In the past six months, mounting public anger over rising prices, unemployment and poor housing has led to a wave of strikes. Doctors, teachers, public servants and industrial workers have launched industrial action demanding pay rises.
Algeria does not use its railway network to export oil or oil products and there was no sign that exports were affected.
According to witnesses and media reports, 100 percent of trains scheduled for Tuesday were cancelled, and the major stations in the capital, Hussein Dey and Agha were closed.
“We will continue the strike. We won’t stop as long as our demands are not dealt with,” Abdelghani, a railway worker who did not want his family name published, told Reuters.
The estimated 10,000 employees of the state owned SNTF railway network are demanding an increase in wages and benefits.
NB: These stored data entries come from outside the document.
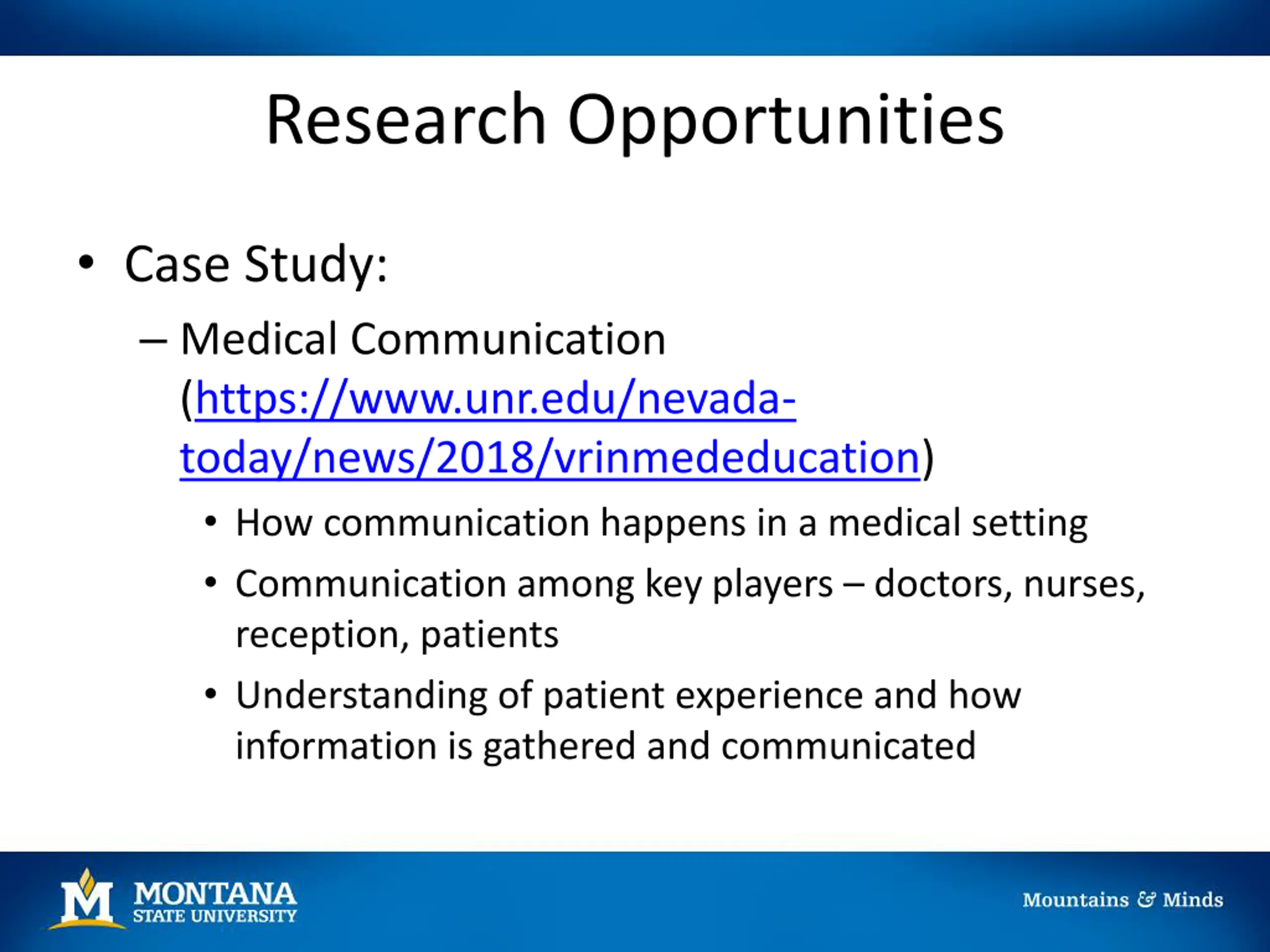 Research Opportunities

• Case Study:

– Medical Communication (https://www.unr.edu/nevada-today/news/2018/vrinmededucation)

• How communication happens in a medical setting

• Communication among key players – doctors, nurses, reception, patients

• Understanding of patient experience and how information is gathered and communicated

M MONTANA STATE UNIVERSITY

Mountains & Minds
Management quoted by Algerian media said the firm was suffering a financial crisis and could not increase wages.
Algeria has large cash reserves from oil and gas exports, and the government has provided substantial pay increases to public sector workers. But workers frequently complain that high inflation cancels out the increases.
Consumer price inflation in OPEC member Algeria, Africa’s fourth-biggest economy, was 5.7 percent last year against 4.4 percent in 2008, according to official figures.
The railway strike, which was in its third day on Tuesday, was causing major disruption for commuters.
“I usually take the 7:10 a.m. train from Corso (50 km east of the capital) to Algiers, but since the beginning of the strike I have been taking the bus,” Salima, who works for a private firm in Algiers, told Reuters.